Aceleración de la capacidad productora: El país ha superado la etapa de diseño de sus estructuras para enfocarse en el despliegue acelerado de proyectos de gran envergadura. Esta velocidad de ejecución le permite escalar su producción de forma competitiva, posicionándose como un actor capaz de responder a la demanda energética inmediata.

Liderazgo en África: Su estrategia de cooperación Sur-Sur y la interconexión eléctrica regional le permiten proyectar su capacidad productora hacia el continente africano, actuando como un motor de desarrollo y estabilidad energética, acelerando la integración regional.

Diplomacia energética con Oriente Medio: A través de alianzas estratégicas y flujos de inversión, Marruecos ha sabido integrar su modelo de transición energética en una red de intereses con los países del Golfo, diversificando sus socios y fortaleciendo su posición negociadora mediante una proyección exterior cada vez más dinámica.

El arte de la negociación como imperativo estratégico

El momento actual exige un cambio de paradigma: pasar de la reacción pasiva al arte de la negociación. La transición energética no debe ser una cesión de soberanía, sino un ejercicio de realismo estratégico.

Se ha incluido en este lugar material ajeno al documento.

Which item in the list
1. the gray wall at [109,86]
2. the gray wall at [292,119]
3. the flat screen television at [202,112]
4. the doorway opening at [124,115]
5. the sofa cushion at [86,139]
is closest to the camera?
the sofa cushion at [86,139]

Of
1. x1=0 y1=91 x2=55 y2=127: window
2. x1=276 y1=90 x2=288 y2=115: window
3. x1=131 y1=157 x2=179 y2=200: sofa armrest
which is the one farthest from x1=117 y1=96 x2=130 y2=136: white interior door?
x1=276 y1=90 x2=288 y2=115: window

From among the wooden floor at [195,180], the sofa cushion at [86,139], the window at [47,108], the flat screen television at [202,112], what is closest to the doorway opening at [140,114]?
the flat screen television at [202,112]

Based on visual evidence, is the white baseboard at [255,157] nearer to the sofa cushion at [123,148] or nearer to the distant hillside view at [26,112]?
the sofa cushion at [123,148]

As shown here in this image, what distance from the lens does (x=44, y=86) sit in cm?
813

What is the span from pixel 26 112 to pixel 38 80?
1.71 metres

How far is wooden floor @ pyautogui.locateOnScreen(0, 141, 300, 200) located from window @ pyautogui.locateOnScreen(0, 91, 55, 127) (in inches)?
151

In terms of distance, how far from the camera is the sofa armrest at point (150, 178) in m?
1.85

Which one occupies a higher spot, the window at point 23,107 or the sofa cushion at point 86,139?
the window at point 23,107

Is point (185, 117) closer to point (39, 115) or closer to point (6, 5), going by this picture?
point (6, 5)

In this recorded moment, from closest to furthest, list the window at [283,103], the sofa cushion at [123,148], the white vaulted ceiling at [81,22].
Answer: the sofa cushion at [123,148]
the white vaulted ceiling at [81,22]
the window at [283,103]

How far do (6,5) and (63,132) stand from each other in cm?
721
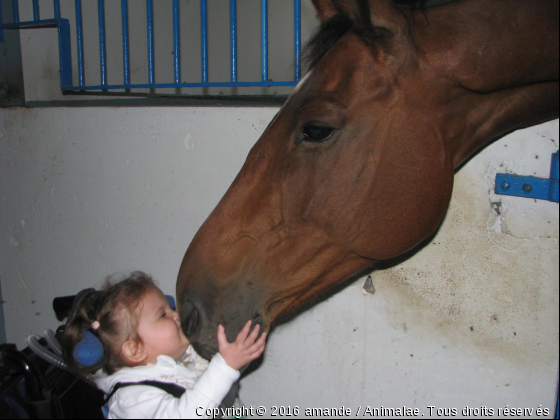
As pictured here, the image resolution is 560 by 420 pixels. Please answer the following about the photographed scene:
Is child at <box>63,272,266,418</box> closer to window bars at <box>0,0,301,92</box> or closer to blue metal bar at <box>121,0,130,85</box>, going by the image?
window bars at <box>0,0,301,92</box>

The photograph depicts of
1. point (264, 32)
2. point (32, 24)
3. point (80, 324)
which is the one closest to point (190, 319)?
point (80, 324)

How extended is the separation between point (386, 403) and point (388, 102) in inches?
47.5

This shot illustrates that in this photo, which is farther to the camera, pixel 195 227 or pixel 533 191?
pixel 195 227

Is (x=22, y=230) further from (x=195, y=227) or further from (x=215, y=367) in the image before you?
(x=215, y=367)

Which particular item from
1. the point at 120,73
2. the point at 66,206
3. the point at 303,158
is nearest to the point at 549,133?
the point at 303,158

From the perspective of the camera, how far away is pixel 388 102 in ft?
3.41

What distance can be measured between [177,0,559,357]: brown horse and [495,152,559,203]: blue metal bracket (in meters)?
0.19

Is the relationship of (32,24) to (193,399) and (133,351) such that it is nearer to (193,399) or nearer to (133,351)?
(133,351)

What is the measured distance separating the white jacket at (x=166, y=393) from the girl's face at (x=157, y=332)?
3 centimetres

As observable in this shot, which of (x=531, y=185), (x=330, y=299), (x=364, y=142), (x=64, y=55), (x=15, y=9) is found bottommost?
(x=330, y=299)

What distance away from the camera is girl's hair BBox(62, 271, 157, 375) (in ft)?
4.05

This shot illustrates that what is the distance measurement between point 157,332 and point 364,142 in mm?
861

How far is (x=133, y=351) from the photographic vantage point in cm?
123

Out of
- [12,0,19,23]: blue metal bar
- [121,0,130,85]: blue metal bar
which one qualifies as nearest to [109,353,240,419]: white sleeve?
[121,0,130,85]: blue metal bar
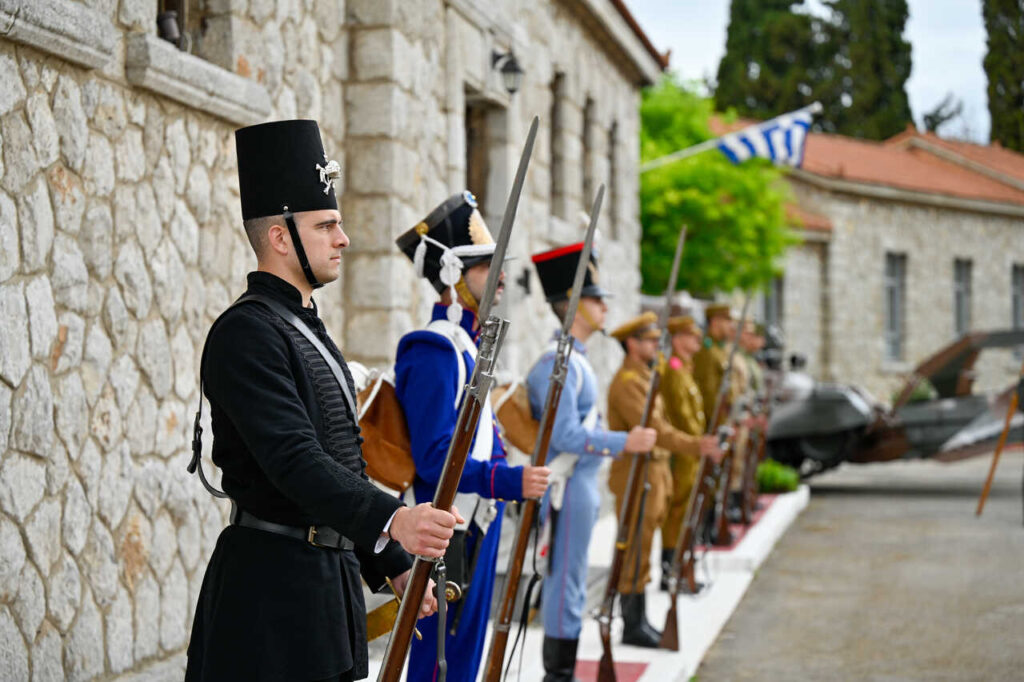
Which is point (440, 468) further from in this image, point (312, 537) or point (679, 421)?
point (679, 421)

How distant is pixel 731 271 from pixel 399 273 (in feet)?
59.9

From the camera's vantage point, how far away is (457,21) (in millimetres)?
8820

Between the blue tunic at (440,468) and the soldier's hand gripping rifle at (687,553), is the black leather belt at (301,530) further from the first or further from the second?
the soldier's hand gripping rifle at (687,553)

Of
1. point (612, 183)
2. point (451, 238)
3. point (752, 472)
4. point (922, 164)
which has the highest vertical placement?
point (922, 164)

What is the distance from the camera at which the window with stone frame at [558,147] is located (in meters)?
12.3

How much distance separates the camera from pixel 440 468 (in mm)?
3926

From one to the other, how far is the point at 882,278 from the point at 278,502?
102 ft

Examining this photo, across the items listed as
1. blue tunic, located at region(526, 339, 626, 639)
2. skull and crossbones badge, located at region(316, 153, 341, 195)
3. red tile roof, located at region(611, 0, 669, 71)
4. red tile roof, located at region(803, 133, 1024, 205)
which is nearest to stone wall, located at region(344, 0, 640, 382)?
red tile roof, located at region(611, 0, 669, 71)

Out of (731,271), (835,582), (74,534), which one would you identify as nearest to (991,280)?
(731,271)

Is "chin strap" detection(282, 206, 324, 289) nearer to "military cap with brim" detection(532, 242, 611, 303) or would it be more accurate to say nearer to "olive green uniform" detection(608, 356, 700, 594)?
"military cap with brim" detection(532, 242, 611, 303)

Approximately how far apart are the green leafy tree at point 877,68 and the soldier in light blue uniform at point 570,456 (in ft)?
133

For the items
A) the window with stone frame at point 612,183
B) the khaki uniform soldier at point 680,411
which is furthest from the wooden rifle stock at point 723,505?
the window with stone frame at point 612,183

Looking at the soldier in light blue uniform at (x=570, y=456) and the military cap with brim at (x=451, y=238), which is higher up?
the military cap with brim at (x=451, y=238)

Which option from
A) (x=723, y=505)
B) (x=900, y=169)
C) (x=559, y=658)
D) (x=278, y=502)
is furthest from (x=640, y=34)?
(x=900, y=169)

Negociar con China y con otros grandes actores en este contexto requiere utilizar palancas de poder. El acceso a los mercados de consumo de Occidente, o la posición estratégica de hubs en aceleración como el marroquí, son activos inmensos. Este acceso debe ser el escudo de defensa y la moneda de cambio para exigir reciprocidad, transferencias tecnológicas y condiciones favorables. No se trata de cerrar fronteras, sino de condicionar el mercado a estándares de seguridad, sostenibilidad y participación local.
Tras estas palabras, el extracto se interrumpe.